***** BRANO PROPOSTO
Lo stesso concetto era stato ripreso alcuni dopo da Giuseppe Burbi, direttore della scuola di arti e mestieri di Alessandria nel 1901, nell’opuscolo La scuola d’arti e mestieri di Alessandria: "[…] l’operaio che esce dalla nostra scuola è destinato a portare nelle botteghe e nelle officine quel corredo di cognizioni teoriche, che del mestierante intelligente posson fare un artiere […]: cognizioni che, comunque, procurandogli sempre una maggiore retribuzione, gli renderanno possibile una vita di qualche agiatezza."
Purtroppo non abbiamo un quadro esauriente ed esaustivo degli sbocchi lavorativi di chi, licenza alla mano, cercò lavoro tra fine Ottocento e inizio Novecento. Le inchieste sull’argomento sono scarne e irregolari; poche sono le scuole che conservarono i contatti con gli ex-alunni e che furono capaci di rispondere alle domande che, di volta in volta, il MAIC poneva loro. Per di più altri fattori, potenzialmente devianti, devono essere tenuti in conto: il basso tasso di scolarizzazione e alfabetizzazione e il conseguente innalzamento del costo-opportunità per ogni anno di scuola in più rendevano estremamente esiguo il numero di chi terminava il percorso scolastico. La maggior parte, dopo uno o due anni, si ritirava per cercare lavoro perché già quegli anni aggiuntivi di scuola permettevano loro di pretendere paghe più alte. Le scuole non li includevano quasi mai nei censimenti, ma quest’assenza non nascondeva comunque la consapevolezza – ben presente in insegnanti e direttori – che anche questi school-leavers abbiano tratto vantaggio dagli anni di studio.
**********
***** ESTRATTI DI DATI
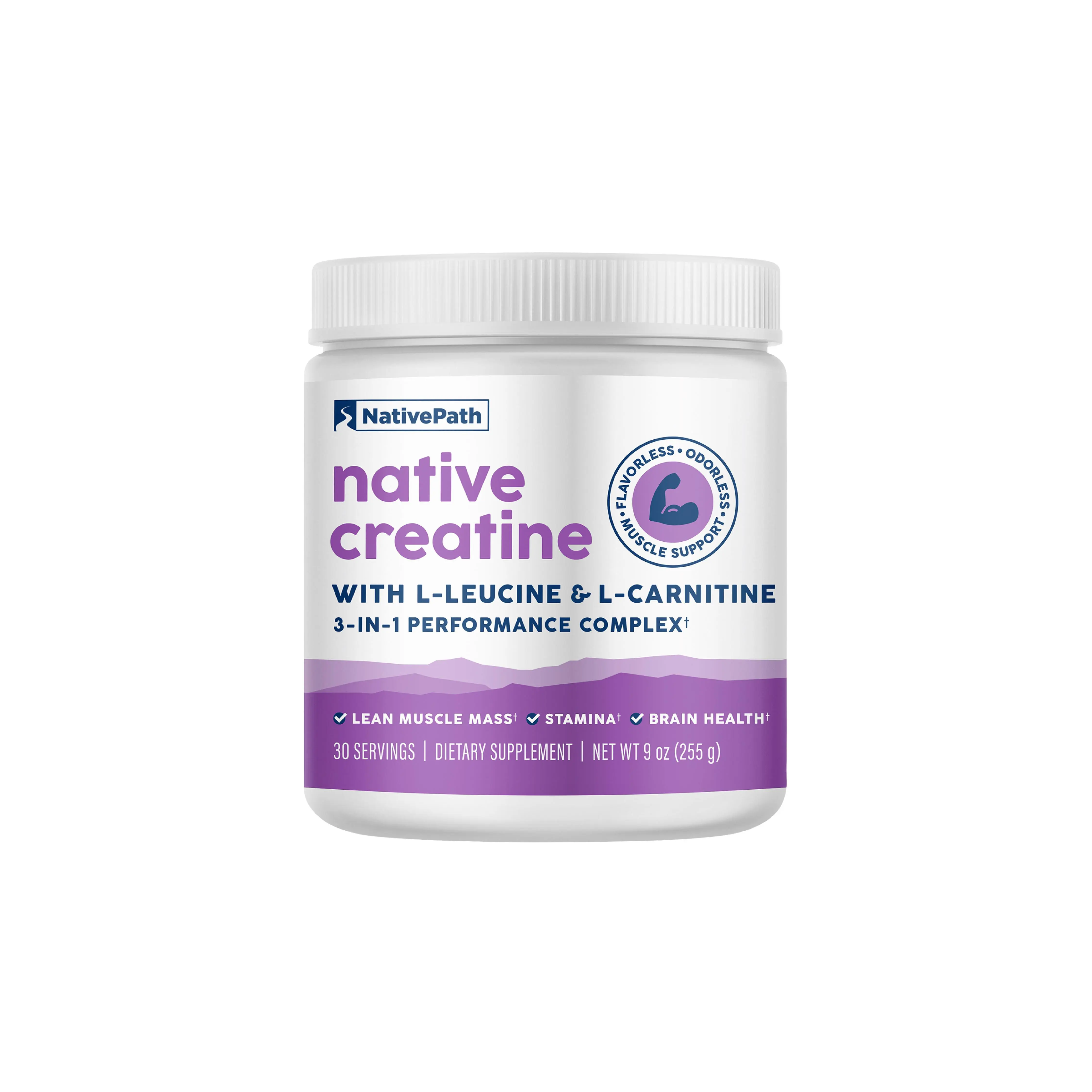 NativePath Creatine Monohydrate Powder with L-Leucine & L-Carnitine – 5g Creatine for Muscle Health & Recovery for Men & Women – Unflavored, 30 Servings
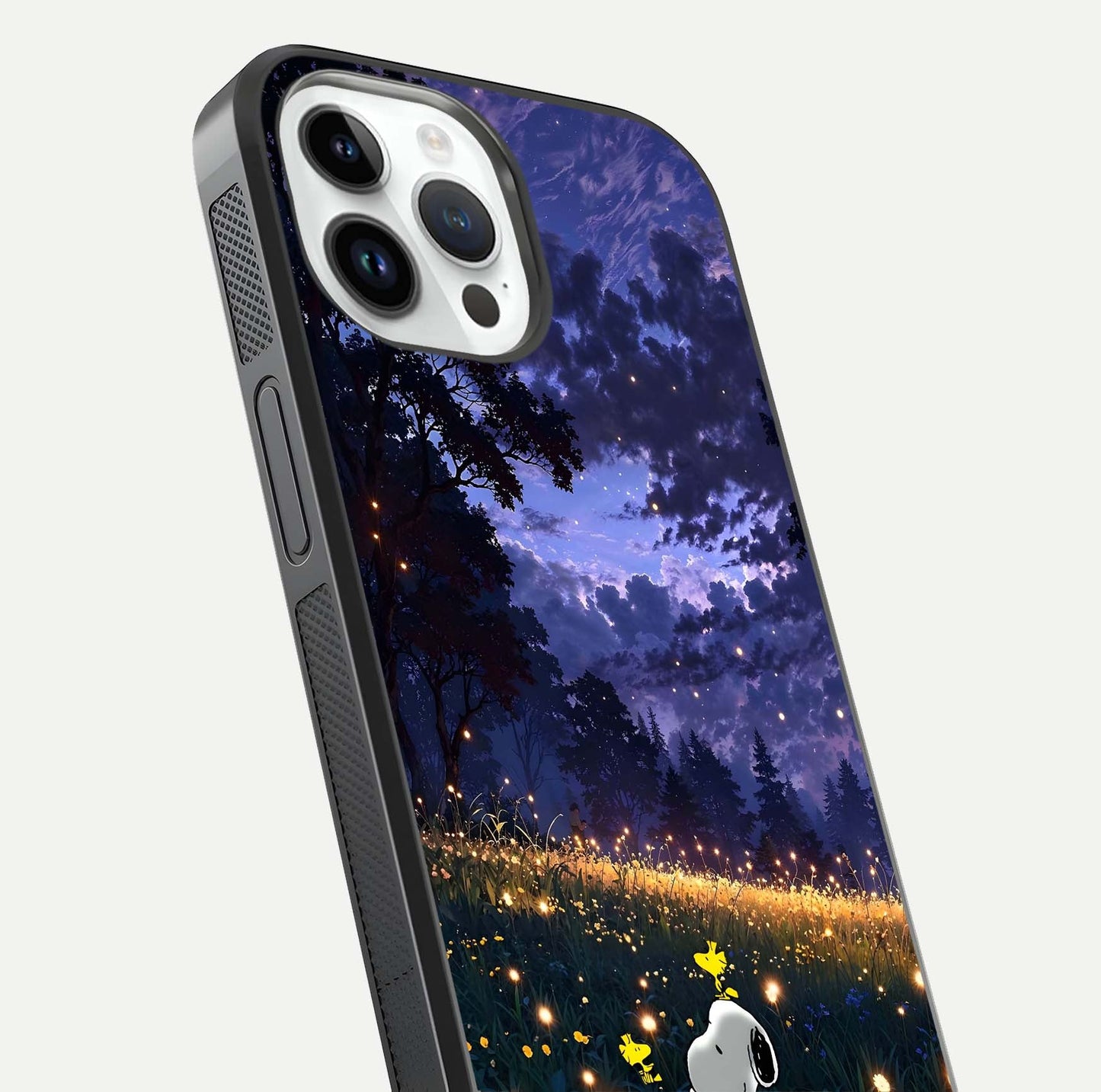Firefly Meadow Magic Glass Case for iPhone 14 Pro close-up highlighting luminous firefly light and reflection detail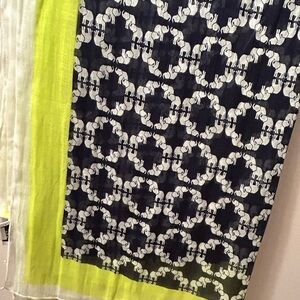 Crown & Ivy Navy and White Elephant Scarf with Yellow Border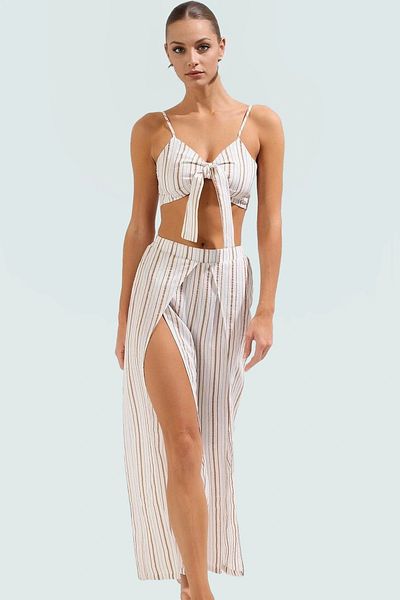PayBuy Stylish Striped Beach Suit Comfortable Long Crinkle Woven Polyester Distinctive Material Carefully Selected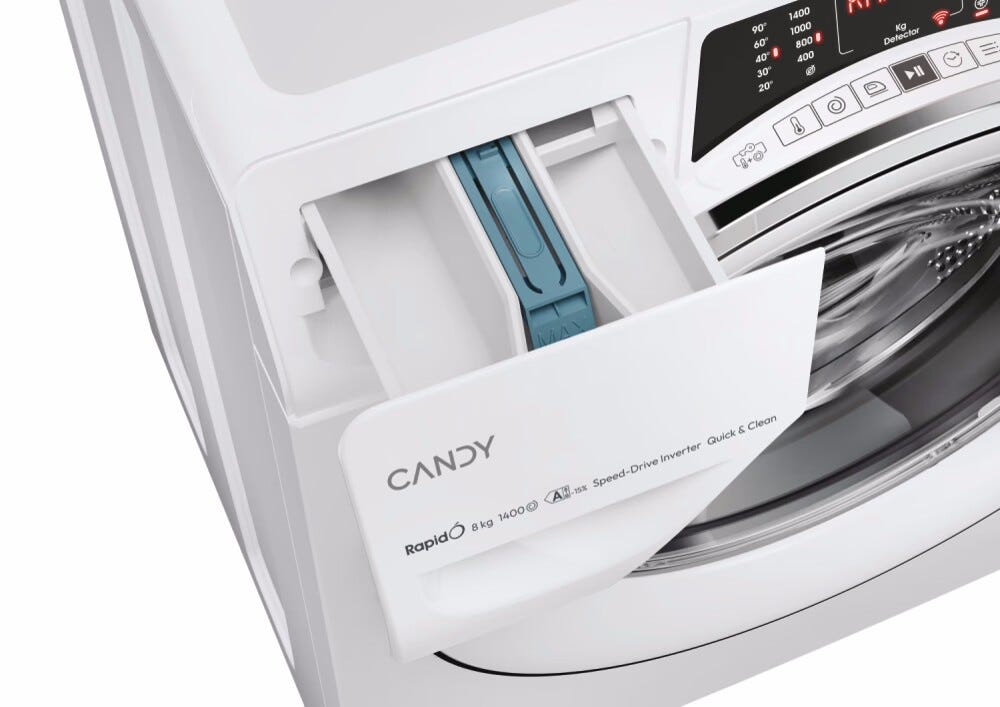 Candy RO 486DWMC7/1-S RapidÓ Lavatrice 8 kg, 1400 rpm, Classe A, bianco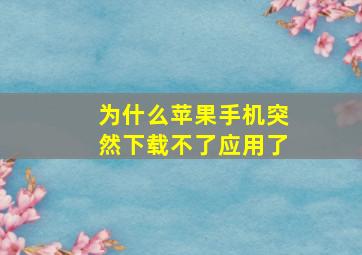 为什么苹果手机突然下载不了应用了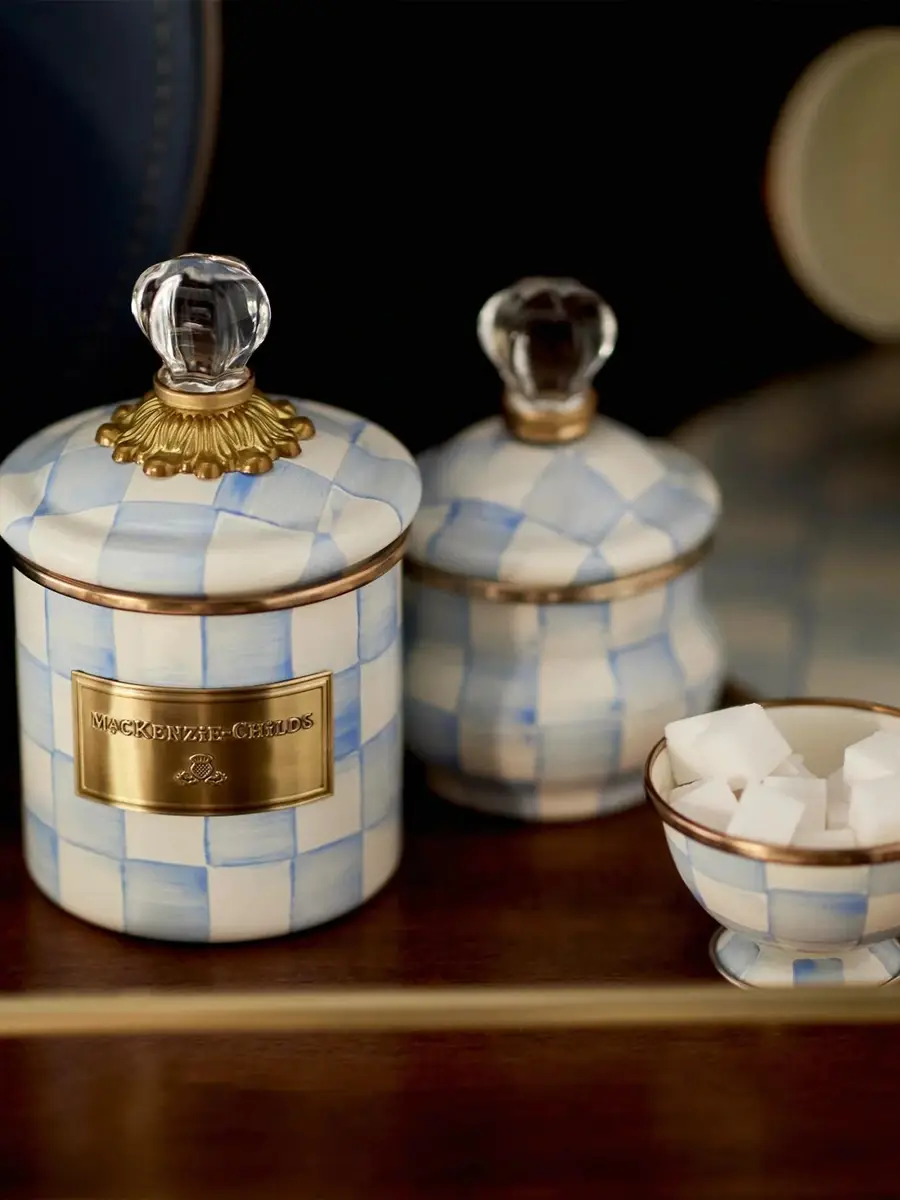 MacKenzie-Childs Sky Check Hand-Painted Enamel Lidded Sugar Bowl | Thumbnail 3 MacKenzie-Childs Sky Check Hand-Painted Enamel Lidded Sugar Bowl | Thumbnail 3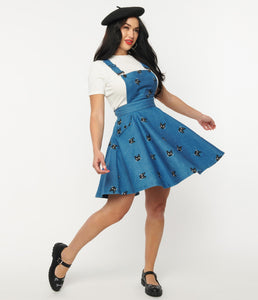 Blue Denim & Cats Brionne Pinafore Skirt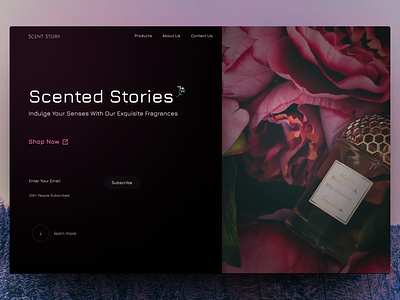 Scent Story - Landing Page 2023 channel dark theme design dior landing page landing pages minimalistic designs perfume website perfumes scents trending ui ux web app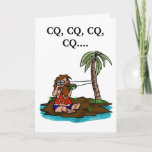 Ham Radio Birthday Card  Remote Island Operator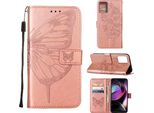 Custodia In Pelle Per Motorola Moto G (2023) Farfalla In Rilievo Custodia In Pelle Flip Slot Per Schede Telefono Cellulare Con Supporto Rosa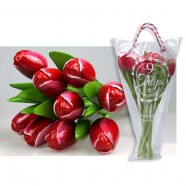 Red-White - Bunch Wooden Tulips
**********
Secondo il brano proposto, chi era il direttore della scuola di arti e mestieri di Alessandria nel 1901? Questo materiale è indipendente dal brano proposto.

▸ **ESERCIZIO SVOLTO**: Giuseppe Burbi.